A CDM Object name refers to the name of a Group, Dimension, Variable, Attribute, or EnumTypedef. A CDM object name abstractly is a variable length sequence of Unicode characters. Unicode has various encodings which are used in various contexts, for example:
This document summarizes the various encodings. To transform between them, translate from form1 to Unicode with form1 unescaping as needed, then from Unicode to form2 with form2 escaping as needed.
NetCDF C library Object names refer to the name of a Group, Dimension, Variable, Attribute, user-defined Type, compound type Member, or enumeration type Symbol.
A netCDF identifier is stored in a netCDF file as UTF-8 Unicode characters, NFC normalized.
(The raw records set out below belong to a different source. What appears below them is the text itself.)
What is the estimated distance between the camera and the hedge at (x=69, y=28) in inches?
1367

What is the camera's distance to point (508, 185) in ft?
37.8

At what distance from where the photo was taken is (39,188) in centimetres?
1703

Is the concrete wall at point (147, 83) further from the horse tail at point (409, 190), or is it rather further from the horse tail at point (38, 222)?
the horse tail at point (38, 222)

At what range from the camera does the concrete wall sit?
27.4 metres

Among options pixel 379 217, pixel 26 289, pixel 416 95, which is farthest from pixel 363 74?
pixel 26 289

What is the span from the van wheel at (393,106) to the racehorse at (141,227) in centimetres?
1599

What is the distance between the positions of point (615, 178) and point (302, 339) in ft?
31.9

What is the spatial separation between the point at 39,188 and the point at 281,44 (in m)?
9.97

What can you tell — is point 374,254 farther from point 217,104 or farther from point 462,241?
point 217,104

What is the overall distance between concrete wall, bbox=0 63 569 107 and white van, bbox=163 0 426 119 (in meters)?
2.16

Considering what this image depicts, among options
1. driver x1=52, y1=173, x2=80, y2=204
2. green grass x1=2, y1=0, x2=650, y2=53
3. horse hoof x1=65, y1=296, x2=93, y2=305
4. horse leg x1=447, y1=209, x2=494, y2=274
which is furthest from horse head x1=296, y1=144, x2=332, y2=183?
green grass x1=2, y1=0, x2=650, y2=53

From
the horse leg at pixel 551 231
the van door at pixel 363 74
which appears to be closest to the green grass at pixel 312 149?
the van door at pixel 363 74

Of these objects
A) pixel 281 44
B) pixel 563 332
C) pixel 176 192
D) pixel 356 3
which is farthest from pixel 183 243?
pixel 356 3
There are some restrictions on the valid characters used in a netCDF identifier:
ID = ([a-zA-Z0-9_]|{MUTF8})([^\x00-\x1F\x2F/\x7F]|{MUTF8})* where: MUTF8 = multibyte UTF8 encoded char
which says:
Also See:
A CDL (netCDF Definition Language) document is encoded in UTF-8. Certain characters must be escaped. The escape mechanism is to prepend a backslash "\" before the character.
Which characters in an identifier must be escaped in CDL?
Alternatively, we can enumerate the escaped characters (using the regular expression syntax accepted by lex or flex):[^\x00-\x1F\x7F/_.@+-a-zA-Z0-9]
idescaped =[ !"#$%&'()*,:;<=>?\[\\\]^`{|}~]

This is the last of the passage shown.